В 1915 г. Модильяни после нескольких лет увлечения скульптурой вновь занялся рисованием. Карандашными набросками и даже маслом он частенько изображал Сутина. Когда искусствовед Мишель Жорж-Мишель написал для одной из газет статью о Сутине, ему сказали: «Чего ради стоит заниматься этим Сутиным? Это несерьезно. О его работах вряд ли будут знать дальше перекрестка Вавен, как и о картинах Модильяни».
Конечно, они глубоко ошибались в своих предсказаниях, но тогда действительно было не самое лучшее время для искусства. Кафе у перекрестка Вавен опустели. Многие художники по-прежнему были на фронте. Это Модильяни, как и Сутина, Эренбурга, Диего де Ривера, никуда не взяли по состоянию здоровья. Исчезли иностранцы. Фужита – в Лондоне. Там же – Паскен, собирающийся отплыть в Америку на борту «Луизианы».
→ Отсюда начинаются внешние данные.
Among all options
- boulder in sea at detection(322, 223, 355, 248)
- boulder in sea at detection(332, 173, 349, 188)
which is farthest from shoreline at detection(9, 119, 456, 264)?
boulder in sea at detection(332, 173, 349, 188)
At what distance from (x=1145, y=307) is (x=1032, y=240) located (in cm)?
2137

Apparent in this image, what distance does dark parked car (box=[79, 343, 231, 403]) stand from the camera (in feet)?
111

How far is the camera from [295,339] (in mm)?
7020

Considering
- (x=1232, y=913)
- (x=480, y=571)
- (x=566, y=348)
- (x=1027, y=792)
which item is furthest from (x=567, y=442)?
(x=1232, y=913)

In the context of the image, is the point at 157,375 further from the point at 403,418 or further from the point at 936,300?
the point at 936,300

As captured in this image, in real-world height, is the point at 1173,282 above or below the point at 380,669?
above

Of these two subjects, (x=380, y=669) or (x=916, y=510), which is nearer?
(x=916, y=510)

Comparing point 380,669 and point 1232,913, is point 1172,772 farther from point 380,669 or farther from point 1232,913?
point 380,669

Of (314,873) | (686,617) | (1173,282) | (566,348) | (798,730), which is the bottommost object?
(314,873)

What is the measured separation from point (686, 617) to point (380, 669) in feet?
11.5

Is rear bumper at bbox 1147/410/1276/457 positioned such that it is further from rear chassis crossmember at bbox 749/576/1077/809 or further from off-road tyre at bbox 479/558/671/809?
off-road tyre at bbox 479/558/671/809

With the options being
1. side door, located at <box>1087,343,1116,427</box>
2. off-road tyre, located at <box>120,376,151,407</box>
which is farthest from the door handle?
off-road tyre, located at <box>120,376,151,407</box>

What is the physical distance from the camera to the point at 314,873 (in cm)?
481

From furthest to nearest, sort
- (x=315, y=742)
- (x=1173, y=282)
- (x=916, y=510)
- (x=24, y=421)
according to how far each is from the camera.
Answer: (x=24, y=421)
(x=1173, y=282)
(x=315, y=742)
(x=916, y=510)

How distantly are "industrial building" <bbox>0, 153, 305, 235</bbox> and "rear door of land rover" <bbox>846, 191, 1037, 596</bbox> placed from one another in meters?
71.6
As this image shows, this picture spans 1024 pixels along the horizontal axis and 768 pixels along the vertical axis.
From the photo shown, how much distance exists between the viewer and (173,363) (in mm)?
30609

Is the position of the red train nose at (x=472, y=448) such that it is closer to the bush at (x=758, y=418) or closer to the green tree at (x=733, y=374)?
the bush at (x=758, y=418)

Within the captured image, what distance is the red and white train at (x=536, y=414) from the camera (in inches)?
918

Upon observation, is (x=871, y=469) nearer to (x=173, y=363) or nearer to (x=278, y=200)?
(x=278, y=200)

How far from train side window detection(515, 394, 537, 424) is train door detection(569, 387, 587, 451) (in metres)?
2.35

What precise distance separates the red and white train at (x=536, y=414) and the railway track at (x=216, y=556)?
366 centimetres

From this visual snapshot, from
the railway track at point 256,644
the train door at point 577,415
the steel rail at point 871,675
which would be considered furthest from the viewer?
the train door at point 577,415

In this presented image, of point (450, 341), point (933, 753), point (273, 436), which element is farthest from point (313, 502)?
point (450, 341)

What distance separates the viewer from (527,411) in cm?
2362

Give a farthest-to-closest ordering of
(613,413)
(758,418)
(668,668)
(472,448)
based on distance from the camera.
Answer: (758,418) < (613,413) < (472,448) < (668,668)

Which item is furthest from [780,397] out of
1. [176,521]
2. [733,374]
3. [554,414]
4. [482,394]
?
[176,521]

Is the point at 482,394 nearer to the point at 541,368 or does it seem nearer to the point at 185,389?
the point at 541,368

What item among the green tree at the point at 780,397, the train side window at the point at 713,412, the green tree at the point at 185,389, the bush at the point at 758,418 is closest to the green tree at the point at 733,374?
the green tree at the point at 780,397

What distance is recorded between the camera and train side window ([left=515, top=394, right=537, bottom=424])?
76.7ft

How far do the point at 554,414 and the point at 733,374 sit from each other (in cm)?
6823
Ситуация была особенно ужасной для выходцев из Российской империи, которые из-за военных действий не получали денег от родственников, попечителей или правительства, если оно оплачивало их пребывание во Франции. Большинство торговцев, когда-то интересовавшихся их работами, перестали что-либо покупать. Немногие из оставшихся в Париже перекупщиков интересовались чем угодно, но только не экспрессионизмом Парижской школы. Лишь Зборовский остался верен художникам, которых когда-то взял под свою опеку.